Our times ask the culture dominated by old white men to accept as human more and more people who have traditionally been free game for cruelty. It’s getting hard to find groups you can be cruel to with impunity. This explains the current obsession with paedophiles as the lowest of the low. Even bleeding hearts can’t advocate for paedophiles, can they? And the question of bathroom access for transsexuals is at heart a question of who gets to be human. 

What’s at stake with “political correctness” is not freedom of expression, but the freedom to decide who is beyond the pale, unworthy of immigrating into humanity. Charleston, Pittsburgh, and San Diego (the list could go on) show that this borderline is still under contention. 

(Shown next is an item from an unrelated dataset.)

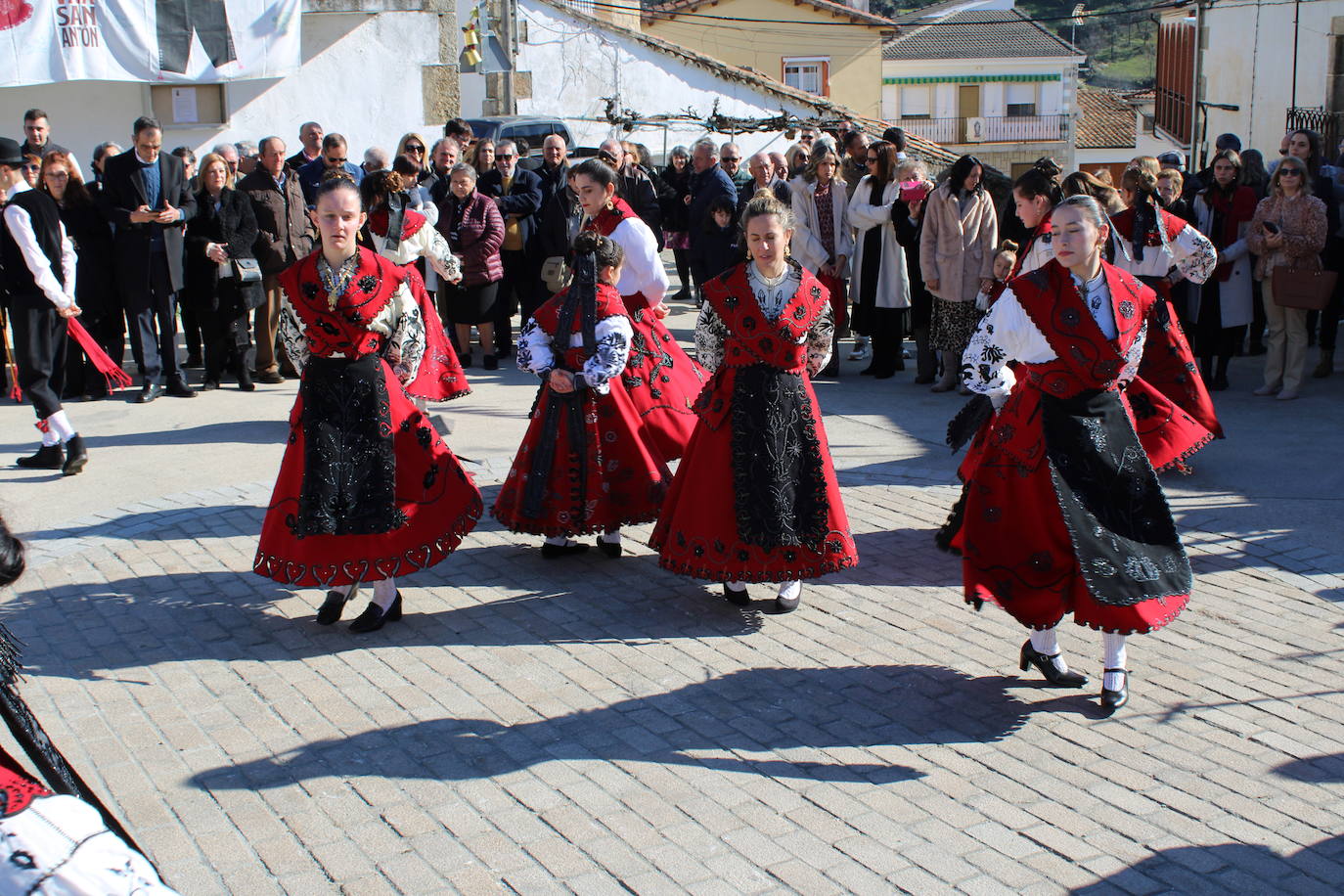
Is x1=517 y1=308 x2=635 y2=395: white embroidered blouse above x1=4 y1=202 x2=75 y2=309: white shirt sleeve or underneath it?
underneath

In The Insanity of Normality. Realism as Sickness: Toward Understanding Human Destructiveness (1987), Arno Gruen argues that schizophrenics cut themselves off to maintain inner emotional integrity, but “normal” people must sacrifice that integrity so they can function in society. This “realism” produces an inner rage that is usually channelled in socially acceptable ways but, when given permission, breaks out in violence. 

In Gruen’s example of the Attica prison “riots” of 1971, the police, fired by (false) rumours of atrocities by Black Muslim prisoners, stormed the prison and slaughtered inmates and hostages alike. “The attackers feel justified in killing prisoners considered less than human.” Our own rage and fear make us seek justifications for cruelty, in the symbolic world of film and in the real world. 

Author

Geoffrey C. Howes

Geoffrey C. Howes is professor emeritus of German at Bowling Green State University in Ohio, USA, has published widely on Austrian literature and culture, as well as book-length translations of Robert Musil, Jürg Laederach and Peter Rosei, and many shorter translations. He is assistant editor of No Man’s Land.